**TASK LIST:**
[1] In the mailing-list reply about the new poll methods, what is named as their primary goal?
[2] Extend the mailing-list reply about the new poll methods, picking up right after its final quoted paragraph.

From: Christoph Hellwig <hch@lst.de>
To: lkp@lists.01.org
Subject: Re: [lkp-robot] [fs] 3deb642f0d: will-it-scale.per_process_ops -8.8% regression
Date: Fri, 22 Jun 2018 11:56:08 +0200 [thread overview]
Message-ID: <20180622095608.GA12263@lst.de> (raw)
In-Reply-To: <CA+55aFw5ghByk_zCN25G6rPPSAQma3Mh0t4s18CtLg=h6U9+Zg@mail.gmail.com>
[-- Attachment #1: Type: text/plain, Size: 3954 bytes --]
On Fri, Jun 22, 2018 at 06:25:45PM +0900, Linus Torvalds wrote:
> What was the alleged advantage of the new poll methods again? Because
> it sure isn't obvious - not from the numbers, and not from the commit
> messages.
The primary goal is that we can implement a race-free aio poll,
the primary benefit is that we can get rid of the currently racy
and bug prone way we do in-kernel poll-like calls for things like
eventfd. The first is clearly is in 4.18-rc and provides massive
performance advantanges if used, the second is not there yet,
more on that below.
> I was assuming there was a good reason for it, but looking closer I
> see absolutely nothing but negatives. The argument that keyed wake-ups
> somehow make multiple wake-queues irrelevant doesn't hold water when
> the code is more complex and apparently slower. It's not like anybody
> ever *had* to use multiple wait-queues, but the old code was both
> simpler and cleaner and *allowed* you to use multiple queues if you
> wanted to.

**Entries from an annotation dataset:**
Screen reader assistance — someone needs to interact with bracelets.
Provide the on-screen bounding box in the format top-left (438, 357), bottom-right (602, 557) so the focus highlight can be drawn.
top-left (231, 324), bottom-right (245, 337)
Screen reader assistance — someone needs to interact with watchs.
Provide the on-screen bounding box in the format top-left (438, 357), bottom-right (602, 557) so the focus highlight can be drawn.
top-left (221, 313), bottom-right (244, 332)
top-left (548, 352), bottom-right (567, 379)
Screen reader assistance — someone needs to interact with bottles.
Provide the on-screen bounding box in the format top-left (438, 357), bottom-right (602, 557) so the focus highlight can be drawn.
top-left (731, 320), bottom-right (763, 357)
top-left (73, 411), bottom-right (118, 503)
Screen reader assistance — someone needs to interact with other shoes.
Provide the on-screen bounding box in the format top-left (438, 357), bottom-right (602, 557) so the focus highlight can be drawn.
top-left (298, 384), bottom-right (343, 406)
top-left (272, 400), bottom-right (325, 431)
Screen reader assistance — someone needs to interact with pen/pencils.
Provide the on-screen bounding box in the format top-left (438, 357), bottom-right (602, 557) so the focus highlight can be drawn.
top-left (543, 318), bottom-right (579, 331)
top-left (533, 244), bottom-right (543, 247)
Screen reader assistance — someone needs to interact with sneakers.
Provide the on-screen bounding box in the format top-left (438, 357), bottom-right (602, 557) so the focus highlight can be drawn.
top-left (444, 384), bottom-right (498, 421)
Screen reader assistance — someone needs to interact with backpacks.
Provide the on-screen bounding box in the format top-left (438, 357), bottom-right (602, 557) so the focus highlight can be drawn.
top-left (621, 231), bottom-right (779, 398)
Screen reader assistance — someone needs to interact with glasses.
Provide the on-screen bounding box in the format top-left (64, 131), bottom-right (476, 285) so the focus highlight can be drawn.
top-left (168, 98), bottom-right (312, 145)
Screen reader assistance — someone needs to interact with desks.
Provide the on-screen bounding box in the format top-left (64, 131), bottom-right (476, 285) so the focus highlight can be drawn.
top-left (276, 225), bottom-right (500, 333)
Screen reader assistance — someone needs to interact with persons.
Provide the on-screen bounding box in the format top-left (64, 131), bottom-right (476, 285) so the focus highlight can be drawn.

**OUTPUTS:**
[1] Their primary goal is to implement a race-free aio poll.

[2]
It wasn't cleaner at all if you aren't poll or select, and even
for those it isn't exactly clean, see the whole mess around ->qproc.
> The disadvantages are obvious: every poll event now causes *two*
> indirect branches to the low-level filesystem or driver - one to get
> he poll head, and one to get the mask. Add to that all the new "do we
> have the new-style or old sane poll interface" tests, and poll is
> obviously more complicated.
It already caused two, and now we have three thanks to ->qproc. One
of the advantages of the new code is that we can eventually get rid
of ->qproc once all users of a non-default qproc are switched away
from vfs_poll. Which requires a little more work, but I have the
patches for that to be posted soon.
> If we could get the poll head by just having a direct pointer in the
> 'struct file', maybe that would be one thing. As it is, this all
> literally just adds overhead for no obvious reason. It replaced one
> simple direct call with two dependent but separate ones.
People are doing weird things with their poll heads, so we can't do
that unconditionally. We could however offer a waitqueue pointer
in struct file and most users would be very happy with that.
In the meantime below is an ugly patch that removes the _qproc
indirect for ->poll only (similar patch is possible for select
assuming the code uses select). And for next merge window I plan
to kill it off entirely.
How can we get this thrown into the will it scale run?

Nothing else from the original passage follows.